On November 11, the Centers for Medicare & Medicaid Services (CMS) announced a proposed rule titled the Medicaid Fiscal Accountability Rule (MFAR), which aims to add transparency to Medicaid payment processes. The rule was published in the November 18, 2019, Federal Register with a 60-day comment period expiring on January 17, 2020.

In announcing this new proposal, CMS administrator Seema Verma stated, “We have seen a proliferation of payment arrangements that mask or circumvent the rules where shady recycling schemes drive up taxpayer costs and pervert the system.”
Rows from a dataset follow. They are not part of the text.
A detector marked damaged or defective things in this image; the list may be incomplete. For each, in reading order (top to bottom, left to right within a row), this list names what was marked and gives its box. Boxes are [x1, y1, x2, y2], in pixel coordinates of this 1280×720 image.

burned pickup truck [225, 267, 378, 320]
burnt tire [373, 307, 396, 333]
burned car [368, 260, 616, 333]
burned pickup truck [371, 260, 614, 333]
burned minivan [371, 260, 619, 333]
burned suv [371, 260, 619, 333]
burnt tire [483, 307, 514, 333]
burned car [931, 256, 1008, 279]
The new rule aims to review current regulations that frame the permissible Medicaid financing arrangements and propose new ones which, if enacted, could reduce or hurt supplemental payments received by some providers currently. It impacts provider assessments and taxes, inter-governmental transfers (IGT), upper payment limit (UPL) programs, and supplemental payments such as disproportionate share hospital payments (DSH). While CMS states its aim is to “eliminate state financing gimmicks,” it is important to note that CMS is not proposing to eliminate the above referenced items. Their intent with this rule is to “strengthen the fiscal accountability of the Medicaid program and ensure that state supplemental payments and financing arrangements are transparent and value driven.”

In general, state provider tax programs may continue to be permissible under this rule, depending on whether or not the state has a waiver and whether or not the provider tax-based payments to states are in the base rate or paid in a lump sum as a supplemental payment.

For most of the changes, CMS is providing two to three years for state programs to come into compliance.

In regards to IGT and UPL programs, each state will need to look at its program closely to determine if changes are required for compliance. It is possible that the requirements as stated under the proposed rule may be insurmountable for some states.

The announcement has caused concern throughout the provider community. In fact, two national industry associations, the American Health Care Association (AHCA) and LeadingAge, stressed the importance of supplemental payments to long-term care providers in response to the announcement.

“Provider taxes and supplemental payment arrangements both have become very important financing sources for long-term care providers,” Mark Parkinson, AHCA president and CEO, said in a statement.

Added Brendan Flinn, director of Home and Community-Based Services for LeadingAge, “Supplemental payments are an important part of Medicaid financing, particularly given that Medicaid rates in most states are inadequate compared to the actual cost of care.”

We at Marcum will continue to update you with the latest developments on this proposed rule and its effects on hospital and long-term care providers.